13 States spend less than $9,000 per pupil on education. All 13 have Republican legislatures.
22 States refused to expand Medicaid and have the most uninsured families. All 22 of them have Republican legislatures.
Of the 10 States with the highest crime rates, 8 have Republican-dominated legislatures.
 Look at any metric and you'll find that Republican-dominated states are the worst places to live. This was a subject of an earlier piece I wrote: When Republicans Get their Way. I give many more examples of how blue states care for their people while red states do not.

The reality is that smaller rural states tend to be Republican and also have built-in advantages when it comes to dominating Washington, DC. Every state gets two senators, whether each senator represents 20,000,000 Californians or 300,000 Wyomingans. And with our electoral college system, small states receive a disproportionate number of electors as well, allowing them to decide presidential races while the bulk of the population -- who live in big states and on the coasts -- are underrepresented.

So let's stop bemoaning how the federal government left white rural Americans behind or how Democrats did. And let's move toward a representative system where rural states can deplete services at the state and local levels if they choose, but at the national level we all get an equal voice.

It's not so terrible for us white rural folks. I don't get city water but I have delicious well water. I don't get city sewer but I have a septic tank. I have to drive an hour to see good theater or listen to concerts but I can walk an hour without traffic. I have to drive a half hour to shop but I get fresh eggs from my own chickens. There are no big employers in my town. Heck, there's no town here. If I want a high-paying job, I know where to go.

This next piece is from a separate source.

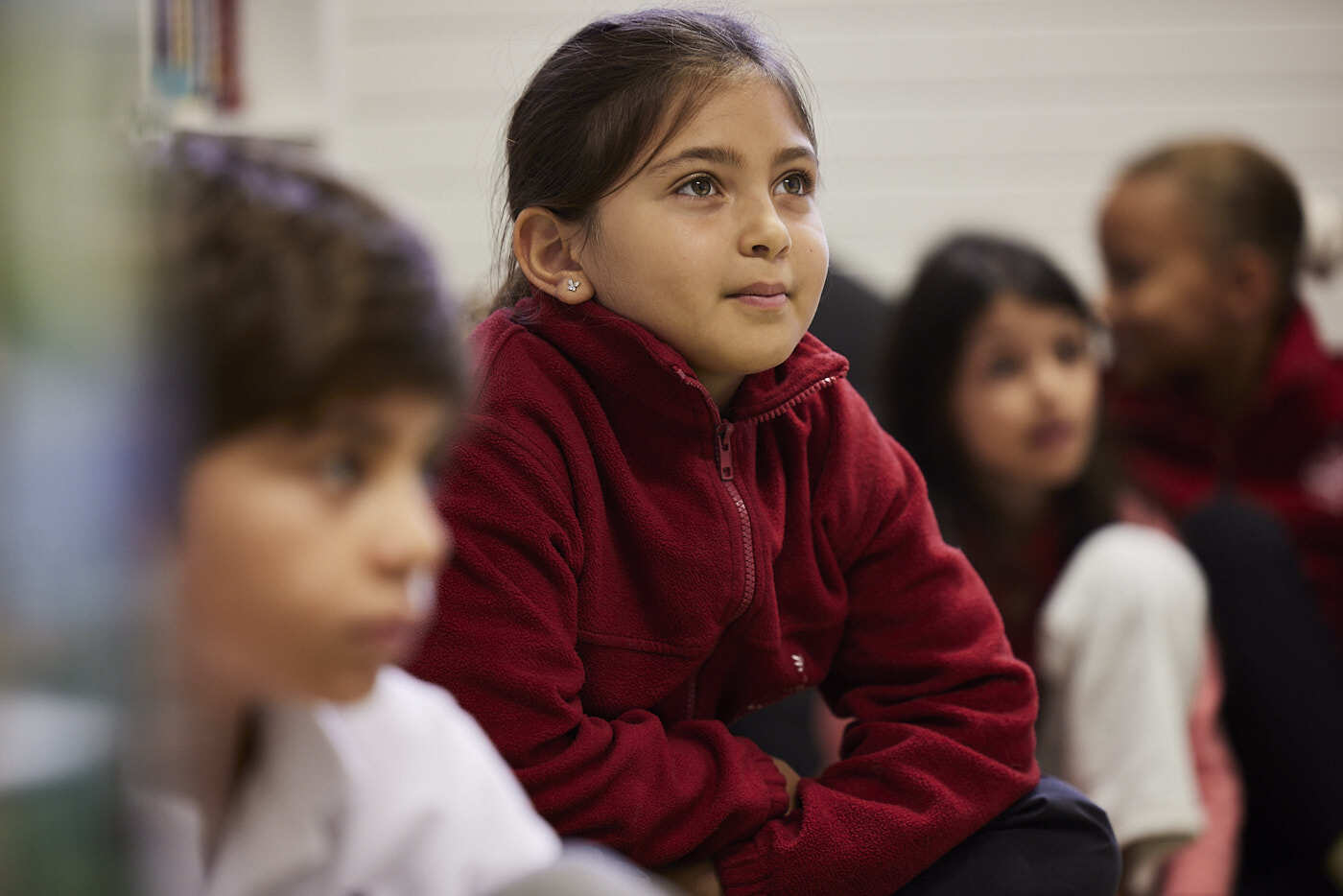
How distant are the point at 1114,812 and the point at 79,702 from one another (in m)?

  1. great blog, found it from the Oregon group, thanks for sharing it with us :)

  2. I just moved from the fifth largest city in that USA, Pheonix, AZ and moved back to the very small town of
    Eagle Point, OR. It was a decision based on comfort of lifestyle. In Phoenix I knew no one outside the senior compound where I lived. Traffic was the worst I have ever experienced, and I regularly drive in Portland, OR, and Seattle, WA, and have driven in LA. Everything is SO spread out, and access to peace and quiet means venturing out into the desert. My small town allows me to walk to the post office, library, grocery store, and green parks. It is 6 to 8 miles to major shopping, and a bit more to great live theater, state college, and winter sports. Mostly I enjoy the caring people, the smiles, the "How it goin?" from many friends, acquaintances, and just fellow Eagle Pointer.

  3. System was to your liking when B. CLinton and Obama won. Now it's irratioanal tantrums. The cities which have long term Democratic leadership are the worst places to live. Extreme debt, High crime rate, poor school education. I don't know how that can be the fault of the Republicans but sure you will manufacture a reason.